Berbicara Ekonomi Biru Melalui Ekspedisi Indonesia Biru
Aspirasionline.com – Forum pembaca IndoPROGRESS bekerja sama dengan Partai Hijau Indonesia menggelar acara diskusi dengan tema Mencari Indonesia: Ekonomi Biru Masa Depan Lingkungan di Lembaga Bantuan Hukum (LBH) Jakarta, Selasa (19/1) lalu.

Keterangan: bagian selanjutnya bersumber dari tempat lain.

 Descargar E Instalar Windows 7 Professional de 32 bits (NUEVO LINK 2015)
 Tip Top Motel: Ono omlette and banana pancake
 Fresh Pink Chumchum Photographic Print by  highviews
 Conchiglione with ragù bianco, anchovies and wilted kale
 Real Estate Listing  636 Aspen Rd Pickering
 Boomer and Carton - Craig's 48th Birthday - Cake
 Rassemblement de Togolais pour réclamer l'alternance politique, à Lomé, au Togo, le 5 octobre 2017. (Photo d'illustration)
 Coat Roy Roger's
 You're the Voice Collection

Diskusi dimulai dengan pemutaran film dokumenter mengenai Ekspedisi Indonesia Biru menjelajahi tanah air selama 365 hari. Terhitung sejak 1 Januari 2015 hingga 31 Desember 2015, jurnalis Dandhy Dwi Laksono bersama rekannya Ucok Suparta menjelajahi Indonesia dengan mengendarai sepeda motor. “Tujuan saya bukan berkeliling Indonesia saja, tetapi ingin mengetahui dan mempublishkan bagaimana konsep ekonomi biru diterapkan masyarakat Indonesia yang masih mempertahankan kearifan lokal dan adat istiadat guna memenuhi kelangsungan hidup,” ujar Dandhy yang juga pendiri Watchdoc Indonesia.

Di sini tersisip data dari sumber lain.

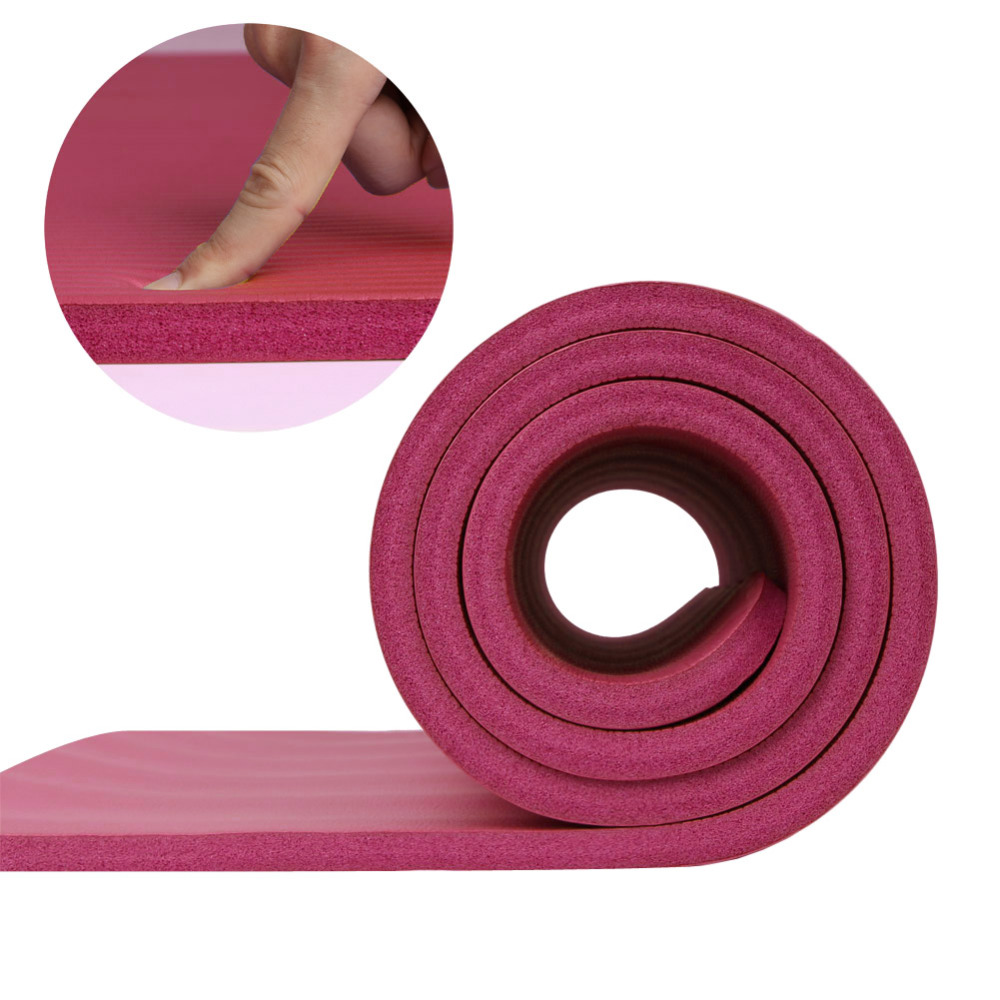 mat mats fitness accessories comfort long and yoga health foam pp thick cm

Ekonomi Biru merupakan konsep pengembangan sumber daya lokal dengan memanfaatkan sumber dari alam, termasuk sektor kelautan, tanpa merusak ekosistem yang diperkenalkan oleh Gunter Paulli, penulis buku Blue Economy asal Belgia. Konsep Paulli hadir sebagai pelengkap dari konsep Ekonomi Hijau. Konsep Ekonomi Hijau dipandang lebih mahal berwujud produk-produk komoditas mewah yang tidak terjangkau oleh masyarakat berpendapatan menengah kebawah dan menyebabkan konsumen harus membayar lebih mahal. Ekonomi Biru hadir untuk menjawab kekurangan-kekurangan dari Ekonomi Hijau.

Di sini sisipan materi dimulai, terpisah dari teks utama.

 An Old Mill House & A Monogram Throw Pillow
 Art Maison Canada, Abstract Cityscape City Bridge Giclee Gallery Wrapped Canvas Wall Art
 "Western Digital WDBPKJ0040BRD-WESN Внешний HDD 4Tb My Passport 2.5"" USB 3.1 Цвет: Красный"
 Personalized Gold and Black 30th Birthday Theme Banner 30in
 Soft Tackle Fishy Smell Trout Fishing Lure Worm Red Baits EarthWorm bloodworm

Esensi dari konsep Ekonomi Biru adalah untuk belajar dari alam, mengalirkan energi tanpa emisi dan limbah untuk memenuhi kebutuhan dasar. Dhandy mengatakan bahwa tawaran Paulli mengenai konsep Ekonomi Biru tak lain sebagai langkah maju untuk menyempurnakan Ekonomi Hijau sekaligus memperkaya rumusan-rumusan alternatif dalam penerapan perencanaan pembangunan berkelanjutan.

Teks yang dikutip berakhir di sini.